Slavery is A-OK!

thanks to Pharyngula and Evolved RationalistI got to read The Woman Of Virtue which made the deliciously bold claim that slavery is just plain old fine in the Bible.
While Evolved Rationalist is right in many of his points, I actually think he’s missing the point. Or, at least, not getting to it.
Of course, Jean, the virtuous woman, is also missing the point.
I want to start out by saying that, as sick as it sounds, I can respect Jean’s opinion on slavery as it relates to the Bible. The book does, in fact, condone and support slavery. If you take the text as inerrant, then slavery is A-OK! This, of course, is the kind of thing that Christians like to ignore and will ‘write off’ as being the human influence in the Bible. They also then ignore their own hypocrisy.
But what Jean misses is the difference between God and man.
Jean says that

In order to be saved you have to be a slave of Christ. God is the one who chooses us, he saves us. He buys us with a price, the blood of Jesus. We are called to do the will of God, not ours.
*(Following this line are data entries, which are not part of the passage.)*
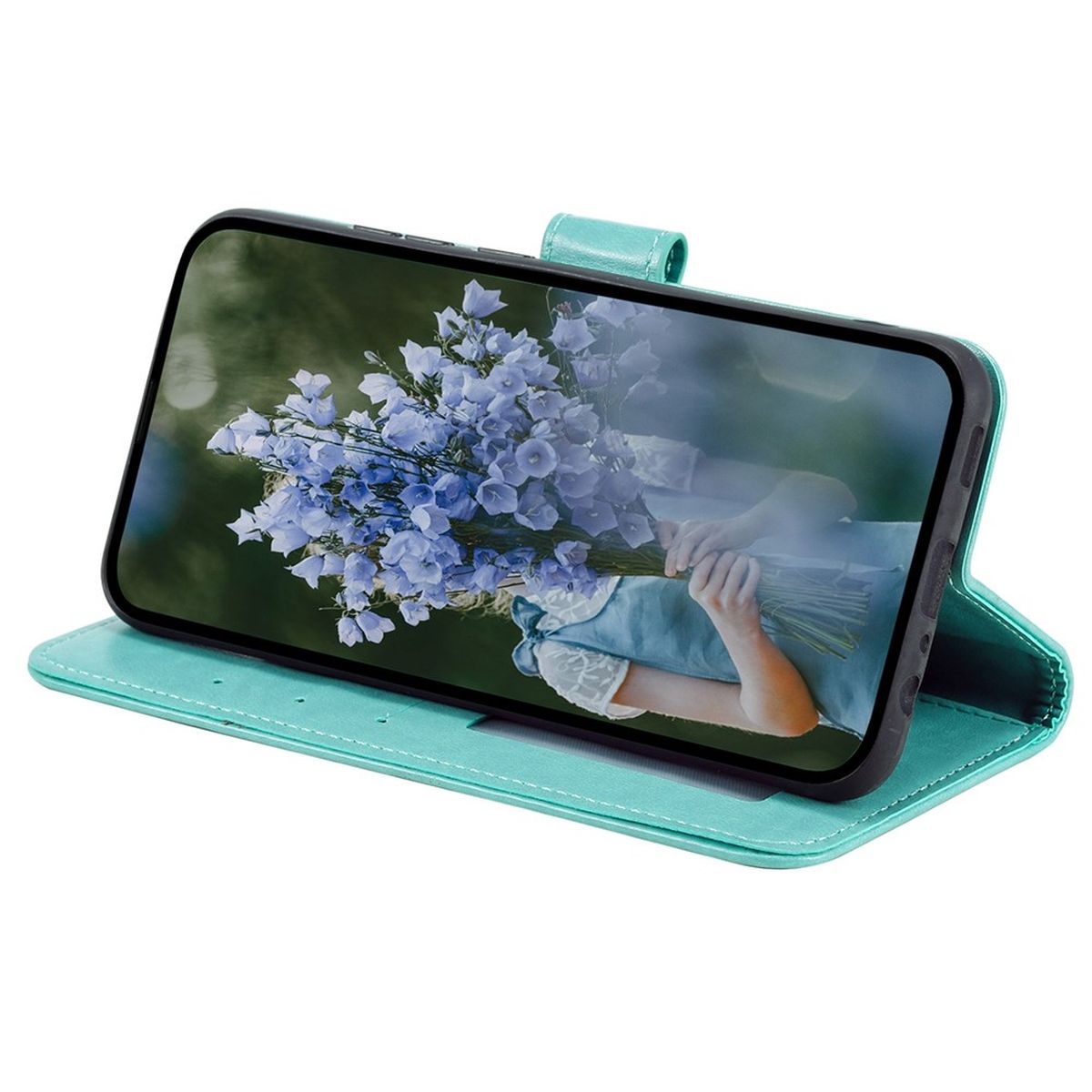 Hülle für Apple iPhone 14 Pro Max Handyhülle Flip Case Schutzhülle Mandala Grün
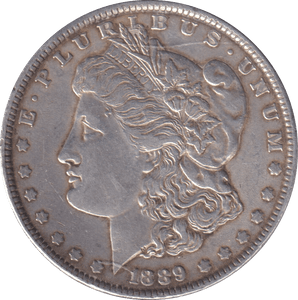 1889 SILVER MORGAN DOLLAR USA - SILVER WORLD COINS - Cambridgeshire Coins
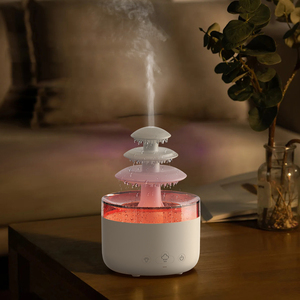 Ba lớp mưa đám mây tạo độ ẩm mưa nhỏ giọt đầy màu sắc 7 màu sắc hương liệu máy nấm tạo độ ẩm khuếch tán - Product Image 5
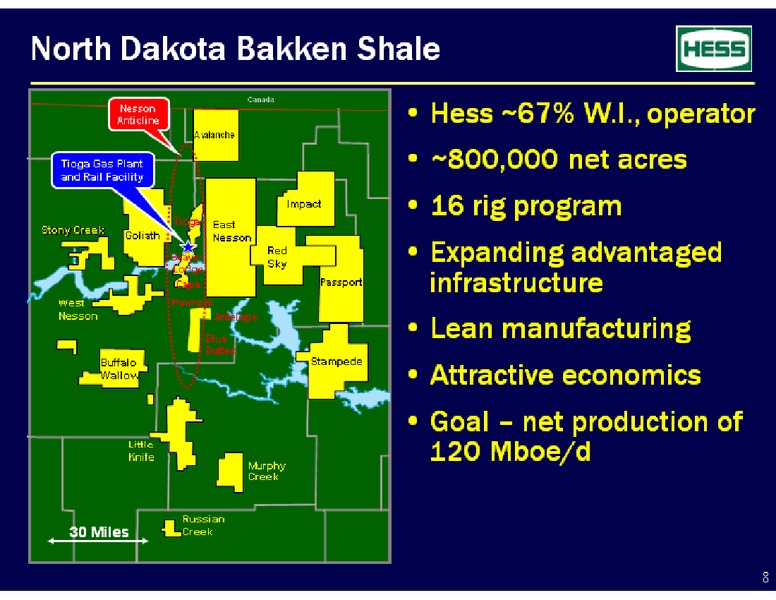 Barclays Energy CEO Conference – Hess Corp – slide 8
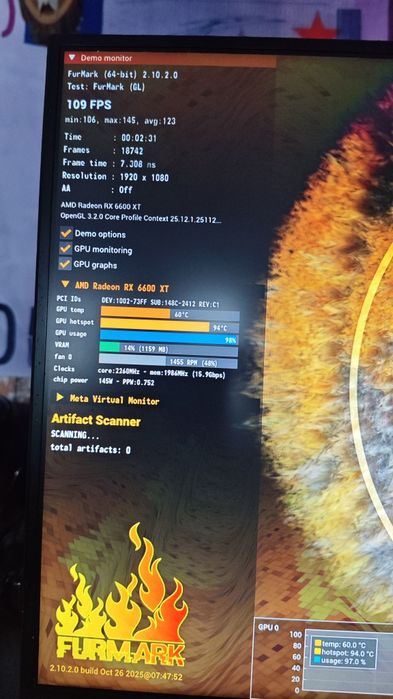 Placă video RX 6600 XT 8GB PowerColor Red Devil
Not unto us but to Him. We are told to deny ourselves and take up our cross daily and follow Jesus. We are told to hate our own self and love God even before our own families. The whole New Testament sounds like slave talk to me.

And she’s right. But she misses the point.
The point is that the slave master is not a man. He is god, and I think that any definition of god would put him head and shoulders above us puny mortals. it makes sense for us to be slaves to him, the same way animals are slaves to us (sorry, PETA). But I don’t think that Man A is so much above Man B that Man A gets to have utter power over Man B and his entire life.
Further, Jean CHOSE to become a slave to god and christ (although, I suppose, a case could be made that all existence is a slave to god, but we’ll let that go). I sort of get the feeling that she imagines slaves signed up for the job. That they looked around and saw that the only decent work was being a slave. But, of course, that ISN’T what happens. Even in societies where slaves were treated with a modicum of legal rights, choice was, by definition, removed. And, as we all know, that choice never ever existed for slaves in the U.S.
Choice is everything. Ms. Jean would do well to be a slave against her will to, say, a white man who drags her around on a collar.
Choice is everything.
Ms. Jean would do well to feel herself forced to work in the fields for a few decades.
Ms. Jean would do well to have to let her Master slip into her bed whenever he feels the urge.
Ms. Jean could probably do a lot better in her understanding of slavery.
Sadly, she can’t do much better in her understanding of the Bible.

(I suppose I find it always a little sad when I, an atheist, seem to have a stronger grasp of the metaphysics of god and the Bible than a believer.)